FinBERT is included in transformers, so you can simply use the model as usual:
model = transformers.BertForMaskedLM.from_pretrained("TurkuNLP/bert-base-finnish-cased-v1")
model.eval()
if torch.cuda.is_available():
model = model.cuda()
tokenizer = transformers.BertTokenizer.from_pretrained("TurkuNLP/bert-base-finnish-cased-v1")
Use "bert-base-finnish-uncased-v1" if you want to use the uncased model.
This is mostly a "note-to-self" on how the model is converted from tensorflow checkpoint to the huggingface/transformers format.

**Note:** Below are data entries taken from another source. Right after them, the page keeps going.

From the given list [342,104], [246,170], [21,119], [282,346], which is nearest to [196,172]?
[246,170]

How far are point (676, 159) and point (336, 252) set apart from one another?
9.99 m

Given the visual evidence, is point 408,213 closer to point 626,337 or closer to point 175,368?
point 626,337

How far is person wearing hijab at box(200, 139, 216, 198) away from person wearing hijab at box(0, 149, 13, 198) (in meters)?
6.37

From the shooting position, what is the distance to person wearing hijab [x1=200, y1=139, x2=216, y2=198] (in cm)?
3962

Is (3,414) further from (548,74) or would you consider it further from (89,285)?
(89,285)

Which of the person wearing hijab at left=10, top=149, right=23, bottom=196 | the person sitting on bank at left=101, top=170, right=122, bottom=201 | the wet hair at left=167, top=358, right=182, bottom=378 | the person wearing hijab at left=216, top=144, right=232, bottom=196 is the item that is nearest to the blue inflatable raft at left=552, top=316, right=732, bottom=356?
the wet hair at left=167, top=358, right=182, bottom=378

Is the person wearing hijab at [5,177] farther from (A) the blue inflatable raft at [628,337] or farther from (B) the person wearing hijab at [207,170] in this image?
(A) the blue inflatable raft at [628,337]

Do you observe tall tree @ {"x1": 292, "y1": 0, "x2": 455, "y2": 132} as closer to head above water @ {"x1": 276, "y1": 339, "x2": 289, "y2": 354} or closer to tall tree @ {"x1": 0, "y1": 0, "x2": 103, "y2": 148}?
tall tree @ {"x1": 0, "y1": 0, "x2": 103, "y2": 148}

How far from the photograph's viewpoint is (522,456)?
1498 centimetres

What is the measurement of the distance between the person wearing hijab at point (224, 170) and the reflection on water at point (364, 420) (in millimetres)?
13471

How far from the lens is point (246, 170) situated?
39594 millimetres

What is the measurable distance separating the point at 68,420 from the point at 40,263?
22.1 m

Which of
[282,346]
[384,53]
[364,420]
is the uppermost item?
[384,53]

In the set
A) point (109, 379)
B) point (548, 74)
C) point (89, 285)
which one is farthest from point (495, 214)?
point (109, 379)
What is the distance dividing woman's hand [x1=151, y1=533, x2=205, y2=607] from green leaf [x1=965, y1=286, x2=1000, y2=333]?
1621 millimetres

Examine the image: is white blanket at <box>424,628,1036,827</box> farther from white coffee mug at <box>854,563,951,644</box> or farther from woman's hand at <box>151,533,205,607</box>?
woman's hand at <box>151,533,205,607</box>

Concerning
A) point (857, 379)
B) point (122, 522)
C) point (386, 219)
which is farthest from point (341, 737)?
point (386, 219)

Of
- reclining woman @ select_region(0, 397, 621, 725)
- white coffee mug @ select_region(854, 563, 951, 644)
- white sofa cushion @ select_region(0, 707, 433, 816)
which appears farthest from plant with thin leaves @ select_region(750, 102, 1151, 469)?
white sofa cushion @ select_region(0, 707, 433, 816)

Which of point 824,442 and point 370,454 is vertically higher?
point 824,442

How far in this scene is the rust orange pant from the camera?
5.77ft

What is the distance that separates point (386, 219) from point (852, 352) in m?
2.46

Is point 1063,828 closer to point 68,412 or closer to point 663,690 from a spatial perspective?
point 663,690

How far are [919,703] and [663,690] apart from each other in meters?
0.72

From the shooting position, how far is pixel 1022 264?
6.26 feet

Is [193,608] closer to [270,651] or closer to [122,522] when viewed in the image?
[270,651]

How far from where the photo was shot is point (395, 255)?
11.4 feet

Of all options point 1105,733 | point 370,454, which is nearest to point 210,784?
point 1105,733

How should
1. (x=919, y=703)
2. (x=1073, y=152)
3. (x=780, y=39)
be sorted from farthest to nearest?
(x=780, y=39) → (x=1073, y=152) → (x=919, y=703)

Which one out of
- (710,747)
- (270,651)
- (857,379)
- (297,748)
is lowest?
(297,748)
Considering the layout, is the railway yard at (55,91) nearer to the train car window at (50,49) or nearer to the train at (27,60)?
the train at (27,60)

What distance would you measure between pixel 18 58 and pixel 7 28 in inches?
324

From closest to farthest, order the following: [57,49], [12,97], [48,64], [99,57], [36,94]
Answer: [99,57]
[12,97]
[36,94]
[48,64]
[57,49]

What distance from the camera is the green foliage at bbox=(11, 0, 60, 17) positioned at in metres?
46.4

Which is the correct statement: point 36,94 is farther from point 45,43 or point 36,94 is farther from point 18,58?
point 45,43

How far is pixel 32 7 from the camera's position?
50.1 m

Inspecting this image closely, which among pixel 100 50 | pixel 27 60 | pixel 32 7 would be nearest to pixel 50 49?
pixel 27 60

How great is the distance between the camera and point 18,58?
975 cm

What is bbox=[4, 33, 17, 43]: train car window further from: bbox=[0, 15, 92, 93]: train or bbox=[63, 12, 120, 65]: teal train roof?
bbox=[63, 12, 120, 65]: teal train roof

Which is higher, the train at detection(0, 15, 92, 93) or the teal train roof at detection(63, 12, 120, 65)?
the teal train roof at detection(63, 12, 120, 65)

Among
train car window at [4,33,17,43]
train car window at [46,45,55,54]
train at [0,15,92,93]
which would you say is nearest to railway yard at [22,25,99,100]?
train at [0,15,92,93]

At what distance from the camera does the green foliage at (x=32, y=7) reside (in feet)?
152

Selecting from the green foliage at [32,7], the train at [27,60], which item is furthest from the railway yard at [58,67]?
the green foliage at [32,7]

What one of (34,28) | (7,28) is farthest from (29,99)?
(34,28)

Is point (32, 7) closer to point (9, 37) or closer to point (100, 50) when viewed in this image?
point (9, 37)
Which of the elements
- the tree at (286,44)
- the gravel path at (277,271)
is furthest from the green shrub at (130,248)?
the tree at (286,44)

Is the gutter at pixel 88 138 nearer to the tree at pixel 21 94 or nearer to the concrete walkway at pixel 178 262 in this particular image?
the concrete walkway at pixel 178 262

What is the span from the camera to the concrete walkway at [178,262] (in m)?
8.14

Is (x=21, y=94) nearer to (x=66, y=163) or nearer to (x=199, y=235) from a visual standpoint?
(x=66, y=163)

python3 -m venv venv-transformers
source venv-transformers/bin/activate
pip3 install torch torchvision torchtext tensorflow-gpu
Then you can convert the model as follows:
Note: If you get the error 'BertForPreTraining' object has no attribute 'shape' then you may need to edit venv-transformers/lib64/python3.6/site-packages/transformers/modeling_bert.py
as instructed in this issue.
mkdir bert-base-finnish-cased-transformers-v1
python3 -m transformers.convert_bert_original_tf_checkpoint_to_pytorch --tf_check bert-base-finnish-cased/bert-base-finnish-cased-v1 --bert_config bert-base-finnish-cased-v1/bert_config.json --pytorch bert-base-finnish-cased-transformers-v1/pytorch_model.bin
cp ./bert-base-finnish-cased-v1/bert_config.json bert-base-finnish-cased-transformers-v1/config.json
cp ./bert-base-finnish-cased-v1/vocab.txt bert-base-finnish-cased-transformers-v1/